The words came with rehearsed smoothness while he recovered. He could hear the friendly casualness of his voice, felt his mouth pull into a proud half-smile. But none of it touched him. He could barely avoid staring rudely at Sara. At this woman who reminded him too much of Andrea Whitman, of Succubus.
I loved her. I couldn't save her.
Sara seemed to sense his fascination, for she cocked her head with that same odd challenge. "It's also an entertaining little junket, a three-month tour of the world at the taxpayer's expense. Your wife goes with you, your good friends like Dr. Tachyon and Hiram Worchester…"
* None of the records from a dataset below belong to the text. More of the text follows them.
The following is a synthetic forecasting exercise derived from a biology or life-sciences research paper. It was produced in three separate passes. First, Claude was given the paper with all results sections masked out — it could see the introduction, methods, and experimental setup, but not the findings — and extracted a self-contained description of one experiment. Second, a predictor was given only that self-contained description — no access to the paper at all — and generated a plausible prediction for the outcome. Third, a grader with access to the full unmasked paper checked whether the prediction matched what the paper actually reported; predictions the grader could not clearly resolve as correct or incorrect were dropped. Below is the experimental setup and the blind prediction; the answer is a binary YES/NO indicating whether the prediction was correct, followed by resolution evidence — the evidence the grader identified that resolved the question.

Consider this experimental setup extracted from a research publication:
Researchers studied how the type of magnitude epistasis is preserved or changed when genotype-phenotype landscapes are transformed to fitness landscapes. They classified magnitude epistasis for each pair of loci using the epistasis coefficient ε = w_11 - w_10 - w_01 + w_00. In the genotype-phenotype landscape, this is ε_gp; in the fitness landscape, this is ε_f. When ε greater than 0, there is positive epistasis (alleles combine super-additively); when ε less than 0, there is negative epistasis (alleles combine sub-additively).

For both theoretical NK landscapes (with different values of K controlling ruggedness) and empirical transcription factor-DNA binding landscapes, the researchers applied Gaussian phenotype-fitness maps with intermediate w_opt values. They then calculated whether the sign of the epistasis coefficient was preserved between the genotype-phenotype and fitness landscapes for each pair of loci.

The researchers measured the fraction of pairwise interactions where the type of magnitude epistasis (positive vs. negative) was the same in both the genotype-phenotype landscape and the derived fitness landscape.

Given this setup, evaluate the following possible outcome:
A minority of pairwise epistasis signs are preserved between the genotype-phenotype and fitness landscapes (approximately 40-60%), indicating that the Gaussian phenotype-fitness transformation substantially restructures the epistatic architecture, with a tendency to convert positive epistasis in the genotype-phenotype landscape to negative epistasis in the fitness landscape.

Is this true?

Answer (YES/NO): NO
At his side Gregg felt Ellen's irritation. She was too practiced a politician's wife to respond, but he could feel her sudden alertness, a jungle cat watching for a weakness in her prey. Off balance, Gregg frowned a moment too late. "I'm surprised a reporter of your experience would believe that, Ms. Morgenstern. This trip also means giving up the holiday season-normally, I go home after the congressional break. It means stops at places that aren't exactly on Fodor's recommended list. It means meetings, briefings, endless press conferences, and a ton of paperwork that I can certainly do without. I guarantee you this isn't a pleasure trip. IT have more to do than watch the proceedings and cable a thousand words back home every day."
He felt the black hatred swelling in her, and the power in him ached to be used. Let me take her. Let me dampen that fire. Take away that hatred and she'll tell you what she knows. Disarm her.
She's yours, he answered. Puppetman leapt out. Gregg had encountered hatreds before, a hundred times, but none had ever been focused on him. He found control of the emotion elusive and slippery; her loathing pushed at his control like a palpable, living entity, driving Puppetman back.